[aarch64-port-dev ] RFR: Add support for String.indexOf

Tue Aug 19 12:29:28 UTC 2014

On 08/19/2014 11:31 AM, Edward Nevill wrote:
> On Tue, 2014-08-19 at 10:18 +0100, Andrew Haley wrote:
>> Hi,
>>
>> On 18/08/14 17:27, Edward Nevill wrote:
>>>
>>> The following patch adds support for the String.indexOf intrinsic.
>>>
>>> It uses a combination of 2 algorithms, a simplified Boyer Moore, and
>>> a straightforward linear scan.
>>
>> In what way is this algorithm simplified from standard Boyer-Moore?
>> How can we have confidence it is correct?
> 
> OK. I based the algorithm on the following
> 
> http://en.wikipedia.org/wiki/Boyer%E2%80%93Moore_string_search_algorithm
> 
> This describes an algorithm with 2 shift rules.
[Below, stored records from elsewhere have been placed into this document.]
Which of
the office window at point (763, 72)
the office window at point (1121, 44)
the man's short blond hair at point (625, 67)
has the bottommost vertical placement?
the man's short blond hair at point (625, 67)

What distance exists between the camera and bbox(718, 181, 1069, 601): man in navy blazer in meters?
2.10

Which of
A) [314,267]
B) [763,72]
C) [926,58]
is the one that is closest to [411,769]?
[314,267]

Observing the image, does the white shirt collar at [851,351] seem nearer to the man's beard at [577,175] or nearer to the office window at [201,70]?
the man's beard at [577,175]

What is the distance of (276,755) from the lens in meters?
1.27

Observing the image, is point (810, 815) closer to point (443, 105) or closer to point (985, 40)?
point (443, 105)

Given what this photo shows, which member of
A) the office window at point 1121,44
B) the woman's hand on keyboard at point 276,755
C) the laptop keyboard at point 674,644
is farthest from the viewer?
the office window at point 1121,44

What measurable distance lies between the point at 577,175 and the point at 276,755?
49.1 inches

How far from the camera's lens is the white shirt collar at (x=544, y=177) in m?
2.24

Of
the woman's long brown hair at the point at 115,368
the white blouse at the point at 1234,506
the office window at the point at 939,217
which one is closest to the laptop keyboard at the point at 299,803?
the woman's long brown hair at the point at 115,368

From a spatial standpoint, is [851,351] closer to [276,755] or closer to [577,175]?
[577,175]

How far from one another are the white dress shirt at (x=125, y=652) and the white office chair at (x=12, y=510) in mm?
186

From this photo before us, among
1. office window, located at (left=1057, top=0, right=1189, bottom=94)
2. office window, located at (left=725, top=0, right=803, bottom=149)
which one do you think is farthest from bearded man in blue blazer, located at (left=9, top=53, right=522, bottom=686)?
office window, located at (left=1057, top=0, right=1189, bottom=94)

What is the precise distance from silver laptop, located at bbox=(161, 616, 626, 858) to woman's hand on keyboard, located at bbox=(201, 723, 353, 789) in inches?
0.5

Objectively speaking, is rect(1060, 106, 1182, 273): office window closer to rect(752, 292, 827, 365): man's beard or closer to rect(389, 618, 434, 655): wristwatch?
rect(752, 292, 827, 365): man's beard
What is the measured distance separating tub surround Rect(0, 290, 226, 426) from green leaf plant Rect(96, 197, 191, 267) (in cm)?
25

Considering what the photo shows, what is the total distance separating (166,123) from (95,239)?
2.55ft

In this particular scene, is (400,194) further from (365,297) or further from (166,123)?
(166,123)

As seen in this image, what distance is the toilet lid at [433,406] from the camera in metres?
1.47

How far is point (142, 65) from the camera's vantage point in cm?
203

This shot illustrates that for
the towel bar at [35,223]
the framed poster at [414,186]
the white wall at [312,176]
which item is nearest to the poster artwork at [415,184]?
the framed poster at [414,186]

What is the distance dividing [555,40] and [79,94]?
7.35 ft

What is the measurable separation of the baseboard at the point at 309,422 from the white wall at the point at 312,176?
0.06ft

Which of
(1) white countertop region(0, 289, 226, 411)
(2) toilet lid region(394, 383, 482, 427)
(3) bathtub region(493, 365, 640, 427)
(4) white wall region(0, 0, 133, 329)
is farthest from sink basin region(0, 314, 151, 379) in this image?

The 'Bad Character'
> rule and the 'Good Suffix' rule.
> 
> These rules are essentially heuristics for how far we can shift the
> pattern along the search string.
> 
> I have implemented it using the 'Bad Character' rule only because as
> the entry says "The Good Suffix rule is markedly more complex in
> both concept and implementation than the Bad Character rule.'

OK.  This deserves a comment.  And a pointer to Wikipedia.

>> I'm a bit concerned that we always inline this code.  AFAICS if
>> icnt1 == -1 we might as well branch to a stub.
> 
> It is 600 bytes which is on the limit of what is sensible. On a code
> heap size of 128M I think this is OK. It isn't inlined that often,
> but when it is we would like it to be as fast as possible.

Right, but if this routine is called twice in the same method it'll
read exactly the same routine into the icache twice.  And that's
slowing you down as well as wasting memory.

>>> +      stp(zr, zr, pre(sp, -128));
>>> +      stp(zr, zr, Address(sp, 1*16));
>>> +      stp(zr, zr, Address(sp, 2*16));
>>> +      stp(zr, zr, Address(sp, 3*16));
>>> +      stp(zr, zr, Address(sp, 4*16));
>>> +      stp(zr, zr, Address(sp, 5*16));
>>> +      stp(zr, zr, Address(sp, 6*16));
>>> +      stp(zr, zr, Address(sp, 7*16));
>>
>> Why is this not a loop?
> 
> Mistaken sense of efficiency.
> 
> Something like this better?
> 
>   sub sp, sp, #128
>   mov tmp1, #128
> loop
>   subs tmp1, tmp1, #16
>   stp zr, zr, [sp, tmp]
>   bne loop
> 
> or this?
> 
>   mov tmp1, #8
> loop
>   subs tmp1, tmp1, #1
>   stp zr, zr, [sp, #-16]!
>   bne loop
> 
> which is one instruction shorter but I am concerned about the
> efficiency of repeated stores with pre-decrement writeback to the
> base register. I think this could take 1 additional cycle per store
> on some implementations.

No, that's not what I meant, sorry.  Why not

  for (int i = 1; i < 8; i++)
      stp(zr, zr, Address(sp, i*16));

?

It's just a stylistic thing.

Andrew.